Homeowners can receive funding in a lump sum, on a monthly basis (for a fixed term or for as long as they live in the home), or on an occasional basis as a line of credit. Homeowners whose circumstances change can restructure their payment options.
Unlike ordinary home equity loans, a HUD reverse mortgage does not require repayment as long as the borrower lives in the home. Lenders recover their principal, plus interest if the home is ever sold or if no original borrower remains in the home. The remaining value of the home goes to the homeowner or to his or her survivors. If the sales proceeds are insufficient to pay the amount owed, HUD will pay the lender the amount of the shortfall without looking to the homeowner or his/her estate for the balance. The Federal Housing Administration, which is part of HUD, collects an insurance premium from the loan proceeds to provide this coverage.

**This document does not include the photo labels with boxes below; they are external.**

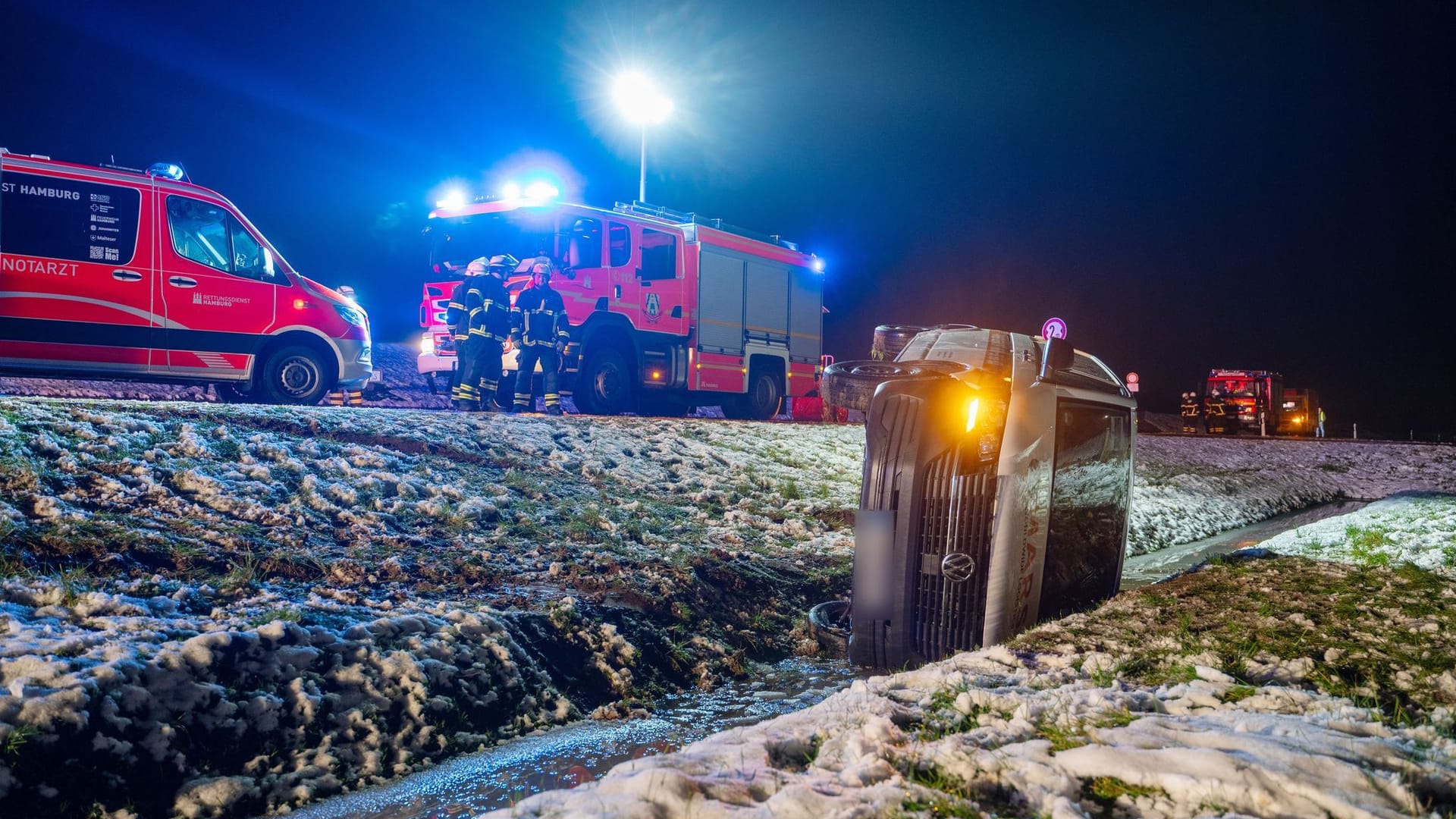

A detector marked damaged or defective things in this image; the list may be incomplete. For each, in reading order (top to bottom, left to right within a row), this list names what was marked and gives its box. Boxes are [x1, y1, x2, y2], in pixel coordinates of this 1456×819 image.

overturned van [850, 326, 1135, 670]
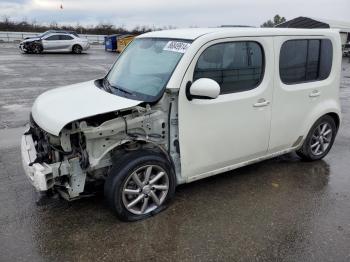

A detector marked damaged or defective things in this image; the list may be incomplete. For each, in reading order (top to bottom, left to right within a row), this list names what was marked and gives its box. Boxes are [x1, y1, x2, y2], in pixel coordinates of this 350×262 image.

crumpled front bumper [20, 133, 54, 190]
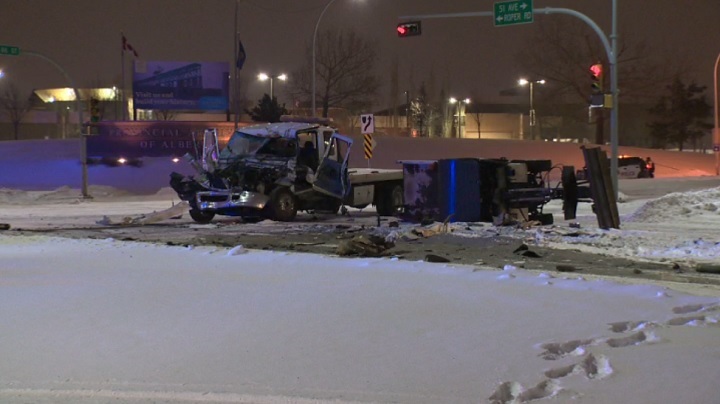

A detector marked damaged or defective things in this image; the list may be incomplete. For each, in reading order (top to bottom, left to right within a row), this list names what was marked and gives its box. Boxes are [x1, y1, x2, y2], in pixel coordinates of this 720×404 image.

wrecked tow truck [169, 120, 404, 223]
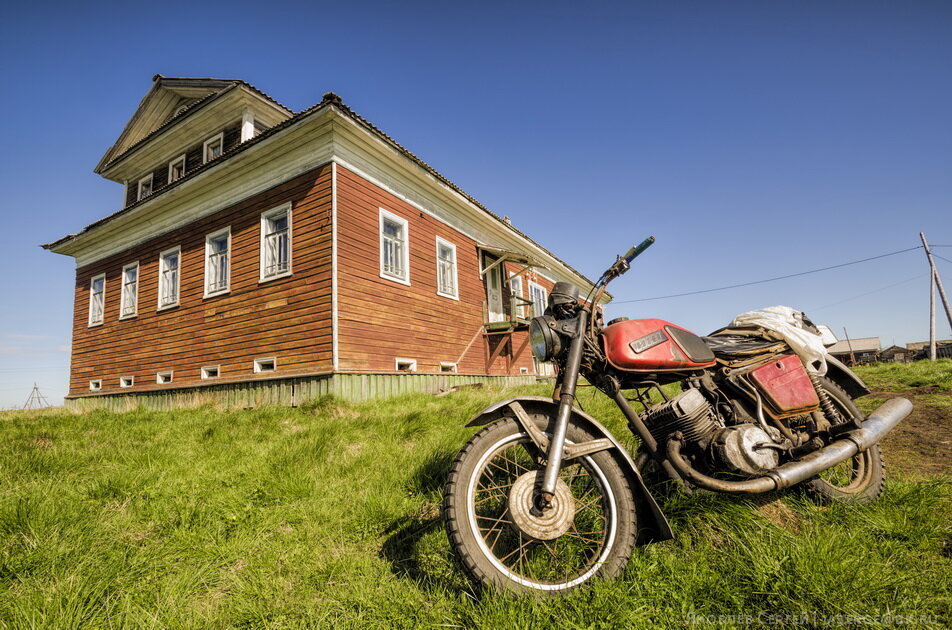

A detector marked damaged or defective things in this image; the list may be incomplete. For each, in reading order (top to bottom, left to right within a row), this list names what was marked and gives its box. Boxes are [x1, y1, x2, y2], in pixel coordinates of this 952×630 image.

The size of reverse mortgage loans is determined by the borrower's age, the interest rate, and the home's value. The older a borrower, the larger the percentage of the home's value that can be borrowed. For example, based on a loan at today's interest rates, a 65-year-old could borrow approximately 55 percent of the home's value, a 75-year-old could borrow approximately 60 percent of the home's value, and an 80-year-old could borrow approximately 65 percent of the home's value.
There are no asset or income limitations on borrower's receiving HUD's reverse mortgages. There are also no limits on the value of homes qualifying for a HUD reverse mortgage. However, the home's value for calculation purposes is capped by the maximum FHA mortgage limit, which is currently $417,000. You may borrow a percentage of your home's vlaue, subject to these limitations.

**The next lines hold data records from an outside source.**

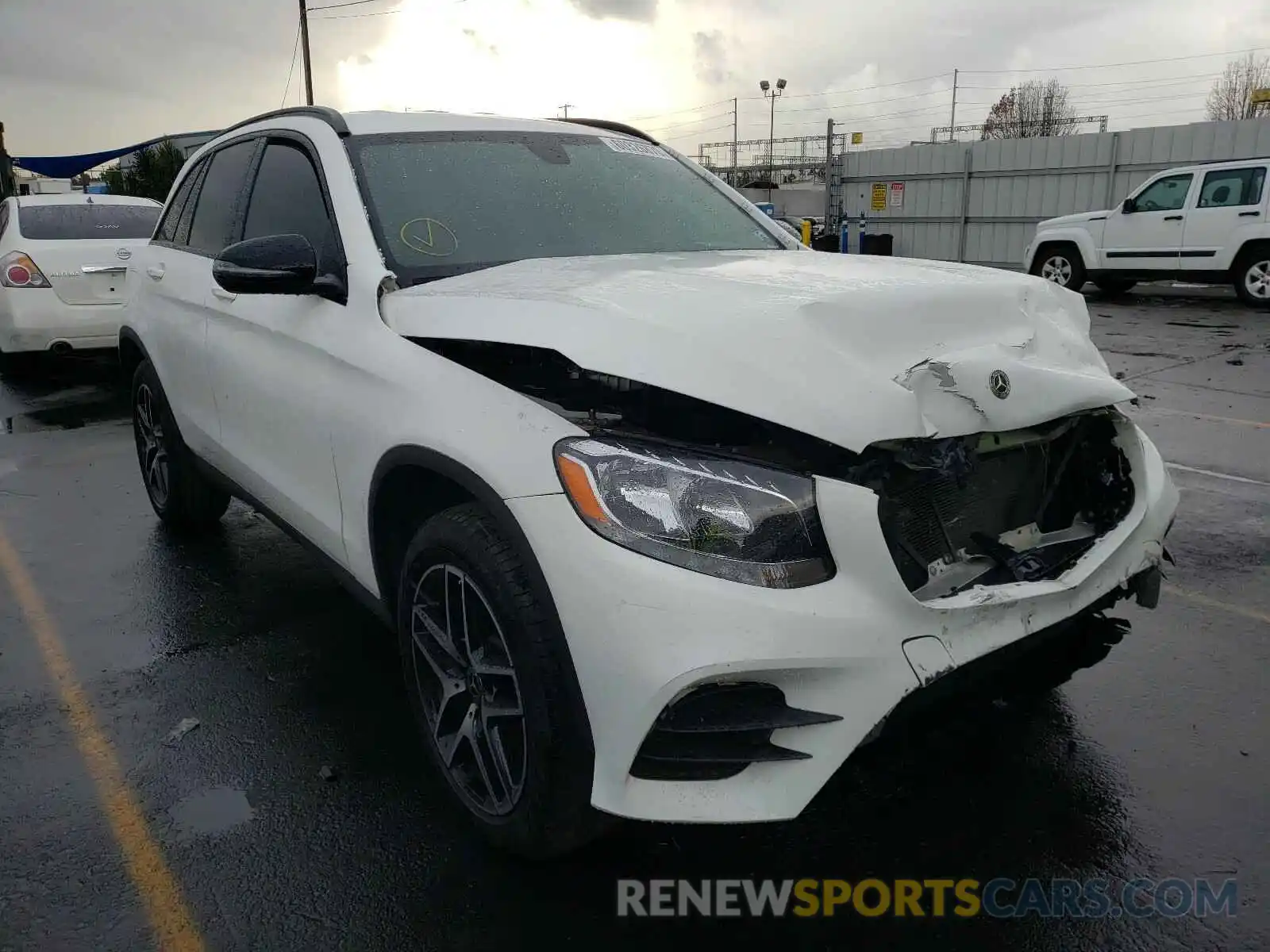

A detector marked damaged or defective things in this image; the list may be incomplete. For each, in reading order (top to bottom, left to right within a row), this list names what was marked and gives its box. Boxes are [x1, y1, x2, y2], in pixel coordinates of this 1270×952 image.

damaged white suv [121, 108, 1181, 857]
broken headlight [552, 435, 832, 584]
crumpled hood [383, 249, 1137, 451]
cracked bumper panel [502, 416, 1175, 825]
crushed front bumper [502, 419, 1175, 825]
crumpled hood [1035, 209, 1105, 228]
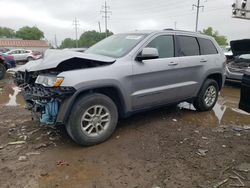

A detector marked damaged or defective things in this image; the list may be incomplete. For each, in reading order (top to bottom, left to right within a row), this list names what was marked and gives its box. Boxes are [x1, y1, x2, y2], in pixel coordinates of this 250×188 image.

crumpled front hood [229, 39, 250, 56]
crumpled front hood [13, 49, 115, 72]
damaged jeep suv [12, 30, 226, 146]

HUD's reverse mortgage insurance makes the FHA program much more beneficial to borrowers than the smaller reverse mortgage programs run by private lenders without FHA insurance. And, FHA's mortgage insurance asures you that you and your estate can never be held responsible for more debt than your home is worth if and when the loan is repaid. No prepayment is ever required as long as you or your spouse live in your home.
Principal residence, single family homes, duplexes and condominiums qualify for this program, as do manufactured homes, provided they are on your own land and were built after June 1976. In most cases, if the home is in need of repairs or remodeling, you can use the proceeds of this loan to pay the cost of the repairs. If repairs are required for financing, those repairs can usually take place after the loan closes.
These loans provide a great long term solution for retirement funding and can be used to eliminate and existing mortgage and it's monthly payment, provide a regular income suppplement or a source of ready cash, The borrower can combine payment plans and make changes at any time.